Friday, May 22, 2009

Finding a Balance

Today I'm substitute teaching for a friend. He's the french teacher at the high school. Since this is french class, I'm requiring everyone who wants to go to the bathroom or get a drink to ask me in french. It's proving to be quite interesting how sophomores and juniors in second-year french have no idea how to pronounce things like "pui" and "j'aller."

So I wrote it on the board phonetically. Some of them are still doing without water and the bathroom because they refuse to say it. They don't want to look stupid, like "know-nothings."

While they are doing their writing assignments, I've had time to read my daily bible -- I Corinthians 8.

You know, I love how the bible is all about balance. Essentially, balance means that too much of a good thing is a bad thing. How true! How many bad things are simply a corruption of a good thing? Too much chocolate -- too much candy -- too much work -- too much play -- too much talking -- too much waiting -- too busy -- too much sleep -- too much!

Here's a quote from the first part of the chapter --

We sometimes tend to think we know all we need to know to answer these kinds of questions—but sometimes our humble hearts can help us more than our proud minds. We never really know enough until we recognize that God alone knows it all.

Once in awhile I have to just stop and admit that I just flat don't know -- but maybe I can find the answer. And sometimes I can't even find the answer. It's humbling to admit, and yet good to know that God really does know it all. And He'll tell me the answer if I simply ask. Is there any better advice for a young Christian?

And here is the best part of the chapter, for me:

But knowing isn't everything. If it becomes everything, some people end up as know-it-alls who treat others as know-nothings. Real knowledge isn't that insensitive.

We do love to measure things, don't we? We like to know that we're this smart or that tall. Or that we're this old, or that far along in our studies, or we've been a Christian this many years.

There was one group that really irritated Jesus -- the Pharisees. They were all about the rules and paid no attention to the "spirit of the law," or the reasons behind the rules. They were the types of know-it-alls to whom Paul refers. They were highly respected, and originally had the right idea -- but it became a corruption of the good idea when it became rules and laws and a constant measuring of everything. It gave them big heads, and some of them treated non-Pharisees as "know-nothings."

REAL KNOWLEDGE ISN'T THAT INSENSITIVE. Wow! Could Paul have said it any better?

The Pharisees like Josepheus (who provided the tomb for Jesus' burial) were the ones who were the good ones -- who realised that God really does know it all, and while they knew a lot, they certainly didn't know everything. They realised that there has to be a balance between the rules and the knowing that we can never keep them all.

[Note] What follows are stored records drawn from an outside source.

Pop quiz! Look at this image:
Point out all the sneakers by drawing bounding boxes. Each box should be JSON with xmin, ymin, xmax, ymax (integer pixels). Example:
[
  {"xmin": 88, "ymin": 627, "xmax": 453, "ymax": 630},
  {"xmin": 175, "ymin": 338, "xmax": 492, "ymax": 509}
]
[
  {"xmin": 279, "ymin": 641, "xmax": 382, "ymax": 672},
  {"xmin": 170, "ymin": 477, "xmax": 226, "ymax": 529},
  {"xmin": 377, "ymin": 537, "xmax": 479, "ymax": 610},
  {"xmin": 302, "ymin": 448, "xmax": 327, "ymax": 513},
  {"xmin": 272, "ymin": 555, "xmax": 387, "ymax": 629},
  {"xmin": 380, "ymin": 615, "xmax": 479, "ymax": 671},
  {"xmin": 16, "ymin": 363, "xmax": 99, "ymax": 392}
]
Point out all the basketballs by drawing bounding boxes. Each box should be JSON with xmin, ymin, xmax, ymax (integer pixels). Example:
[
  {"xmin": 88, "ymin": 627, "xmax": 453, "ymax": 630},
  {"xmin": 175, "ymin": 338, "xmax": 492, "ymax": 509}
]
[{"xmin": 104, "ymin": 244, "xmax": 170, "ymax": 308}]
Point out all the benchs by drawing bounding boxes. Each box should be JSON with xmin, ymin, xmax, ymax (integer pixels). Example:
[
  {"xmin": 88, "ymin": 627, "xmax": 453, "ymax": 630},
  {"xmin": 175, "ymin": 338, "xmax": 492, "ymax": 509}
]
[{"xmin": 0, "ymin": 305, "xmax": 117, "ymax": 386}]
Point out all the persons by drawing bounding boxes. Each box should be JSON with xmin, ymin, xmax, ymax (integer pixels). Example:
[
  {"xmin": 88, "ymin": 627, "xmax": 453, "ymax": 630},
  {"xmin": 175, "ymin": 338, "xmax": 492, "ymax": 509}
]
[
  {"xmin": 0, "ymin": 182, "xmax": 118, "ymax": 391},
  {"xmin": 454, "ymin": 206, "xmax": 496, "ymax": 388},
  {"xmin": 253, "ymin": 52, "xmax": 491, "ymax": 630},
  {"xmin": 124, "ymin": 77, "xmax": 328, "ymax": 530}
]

There has to be grace. And there has to be a Saviour. We have to stop sometimes and admit that we just don't know it all, and that if you can't keep every rule, maybe you should just concentrate on the reason for the rule.

Lord God, please enable me today to be humble before these teenagers, to let them know that I certainly don't know it all, and that the best thing any Christian can do is pursue You in everything. Amen.